**Data for review**
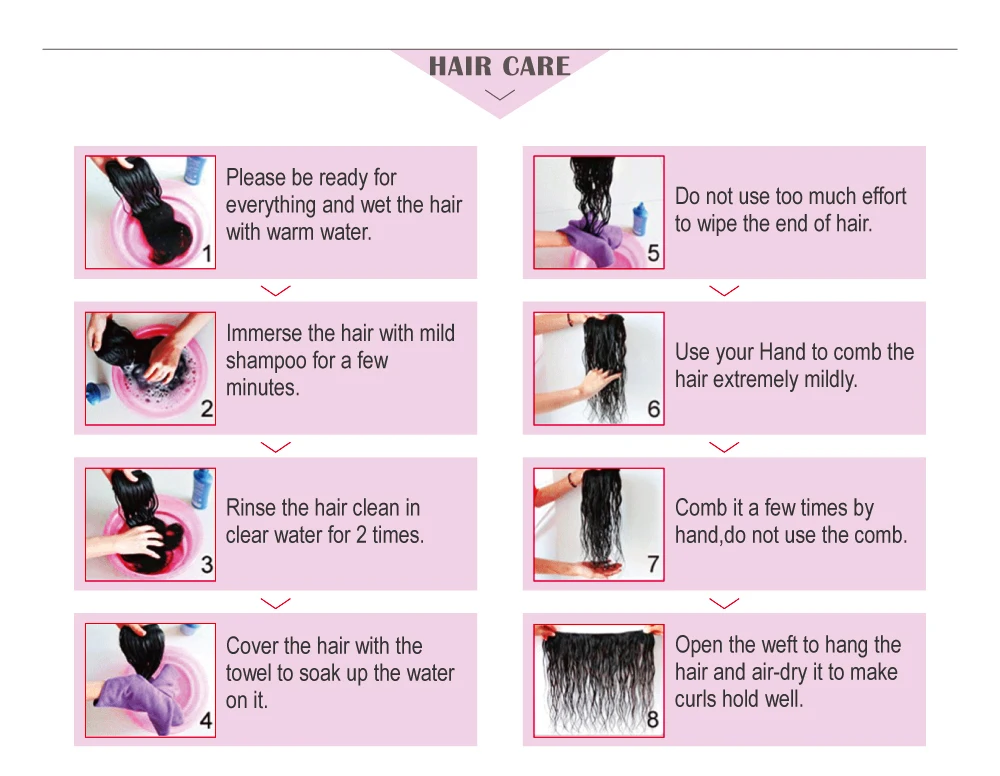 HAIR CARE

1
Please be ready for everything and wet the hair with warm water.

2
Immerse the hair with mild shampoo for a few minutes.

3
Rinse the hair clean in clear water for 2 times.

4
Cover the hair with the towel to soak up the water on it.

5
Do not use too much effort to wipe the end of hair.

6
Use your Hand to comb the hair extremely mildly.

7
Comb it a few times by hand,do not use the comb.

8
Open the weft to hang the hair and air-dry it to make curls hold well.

...

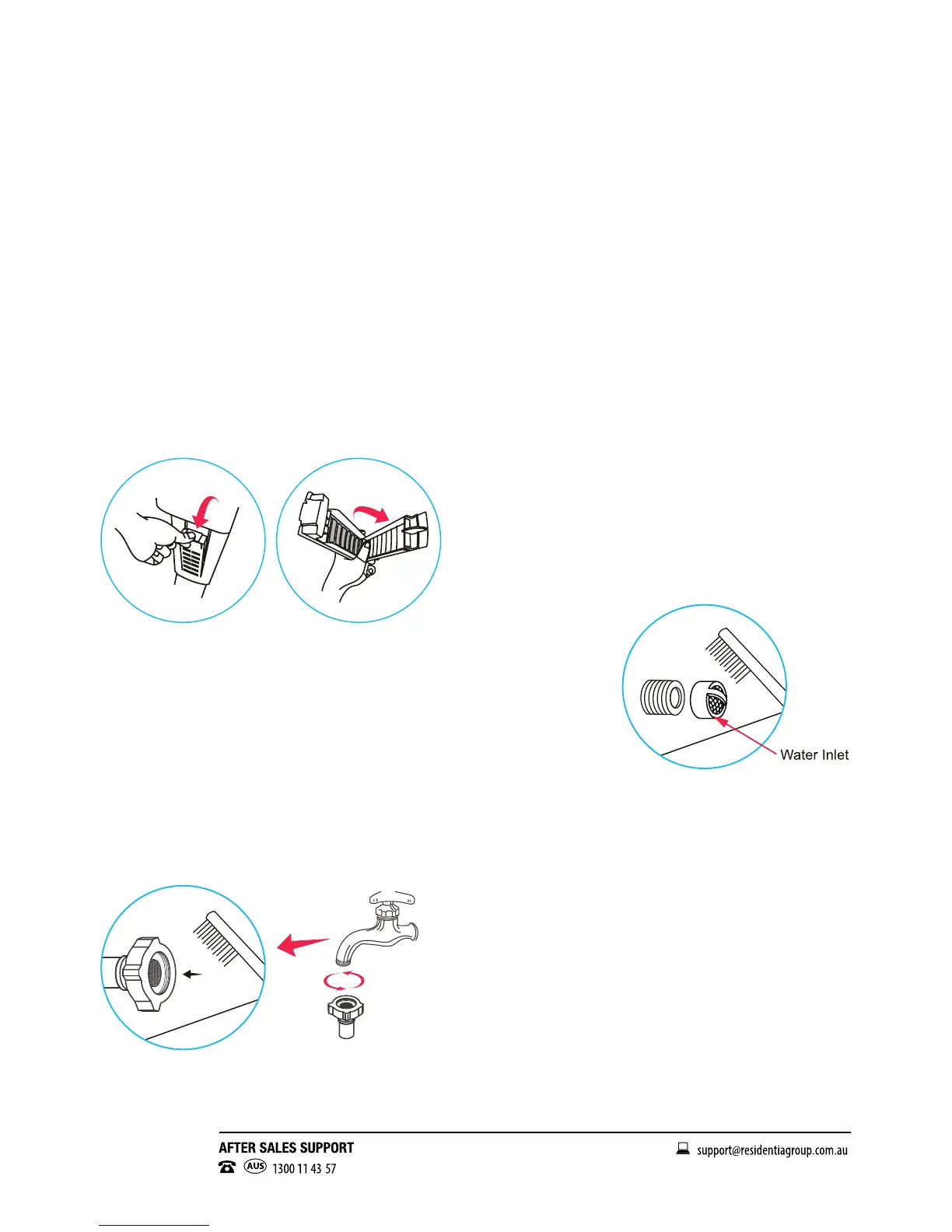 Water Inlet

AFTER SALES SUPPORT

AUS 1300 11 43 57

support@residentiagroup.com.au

--

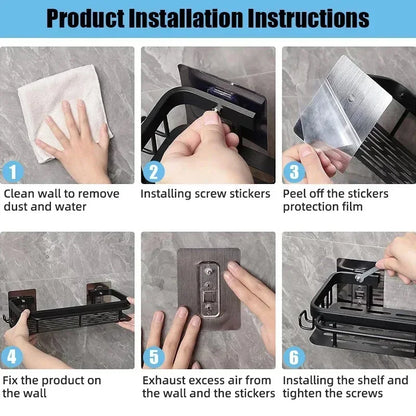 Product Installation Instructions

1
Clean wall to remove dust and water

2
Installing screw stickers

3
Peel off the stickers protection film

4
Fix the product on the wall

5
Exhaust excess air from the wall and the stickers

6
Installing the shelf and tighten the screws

**What is needed**
The answer should be only the number of lines in the data that include "times".

**Answer section**
2